I - ORIGEM DA CULTURA OCIDENTAL
5. O ROMÂNICO
OLIVIER BEIGBEDER
(Mário Rosa)
O ponto de interrogação que coloquei como imagem deste separador tem vários significados. Em primeiro lugar, pelo que diz respeito ao autor escolhido. Nada sei sobre a sua biografia. Também não encontrei nenhuma fotografia. Apenas o conheço pela sua obra.
Em segundo lugar, o ponto de interrogação reflecte a natural perplexidade do leitor ao encontrar o Românico como Origem da Cultura. Obviamente que não está na sua origem já que é um fenómeno do séc XI-XIII. Mas curiosamente, em certo sentido, como tentaremos mostrar, está mais perto da origem da Cultura do que muitos fenómenos culturais anteriores a ele.
Como já tivemos a oportunidade de referir, a invenção da escrita marca uma divisão entre história e pré-história. Neste sentido fala-se das antigas culturas da Ásia e do Egipto como “culturas desenvolvidas” já que possuíam a escrita e, onde tal não se verifica, de “culturas ágrafas” ou “tradicionais”. Ora, estas duas formas de transmissão da cultura coexistiram durante muitos séculos. E a última referência que podemos ter no Ocidente (sem ser a arte popular) a uma cultura que se desenvolveu “tradicionalmente” é no plano artístico (não por acaso). Referimo-nos ao Românico.
Deve-se a Olivier Beigbeder o melhor estudo simbólico sobre o Românico. O seu extenso Lexique des symboles (1979) continua a ser a grande obra de referência no tema. Mas aqui queria deter-me num pequeno livro seu intitulado La Symbolique, editado em 1968 pela famosa colecção Que sais-je?.
Como é sabido, as “culturas tradicionais” são fortemente hierarquizadas e esta organização favorece a transmissão dos símbolos. Neste sentido é comum que os símbolos tenham um duplo significado: esotérico, válido para os iniciados; e exotérico, perceptível para todos. Que isto tenha acontecido no Românico pode deduzir-se da célebre passagem de São Bernardo que mostra uma perfeita incompreensão dos símbolos românicos.
O que temos aí?
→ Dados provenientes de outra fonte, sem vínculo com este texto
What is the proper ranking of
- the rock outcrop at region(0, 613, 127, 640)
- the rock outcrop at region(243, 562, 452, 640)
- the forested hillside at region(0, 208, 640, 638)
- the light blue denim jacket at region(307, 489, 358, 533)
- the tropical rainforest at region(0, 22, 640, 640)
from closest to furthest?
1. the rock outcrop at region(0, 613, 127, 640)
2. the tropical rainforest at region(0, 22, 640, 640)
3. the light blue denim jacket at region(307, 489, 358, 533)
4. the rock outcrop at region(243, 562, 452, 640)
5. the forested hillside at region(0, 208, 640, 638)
Podemos partir do já famoso «pensamento tradicional», com Guénon à cabeça, que defende a existência de uma religião esotérica dentro do cristianismo, que fez escola dentro de muitos mosteiros e conventos medievais. Contudo, além da «heresia cátara», não temos mais nenhum indício e, desta, pouca coisa conhecemos. Também podemos seguir a proposta de Focillon ou de Baltrusaitis e enveredar por uma via «culta», mas neste caso renuncia-se à grandeza da simbologia românica e ficamos apenas com uma arte decorativa.
Neste enquadramento, o que resta fazer? Aplicar o mesmo método que André Leroi-Gourhan utilizou para compreender a arte rupestre. Ou seja, definir constantes dos símbolos, tentar ver um significado coincidente – foi este o grande mérito de Olivier Beigbeder – e, como o Leroi-Gourham, ater-se aos «factos» e aceitar que nunca poderemos descobrir completamente o que está por detrás da Arte Românica. Foi uma religião exotérica? Foi apenas uma escola de artes? Esta última foi de certeza.
Mas além de ganharmos muito no conhecimento dos símbolos românicos – veja-se a título de exemplo o significado profundíssimo do símbolo X no Lexique des symboles – também é possível determinar culturalmente as suas origens mais remotas. A arte românica foi a arte de conjugar as contribuições simbólicas do Egipto, Mesopotâmia, Israel e Grécia. Mas o que é particularmente interessante observar é que essas contribuições não foram recebidas por meio de uma mera “influência” cultural, mas através de um verdadeiro “prolongamento” cultural. É este um dos pontos que marca a diferença entre uma “cultura desenvolvida” e uma “cultura tradicional”. A primeira, como a do Renascimento, é sobretudo individual e literária; a segunda foi colectiva e marcou o último expoente de uma cultura simbólica no Ocidente.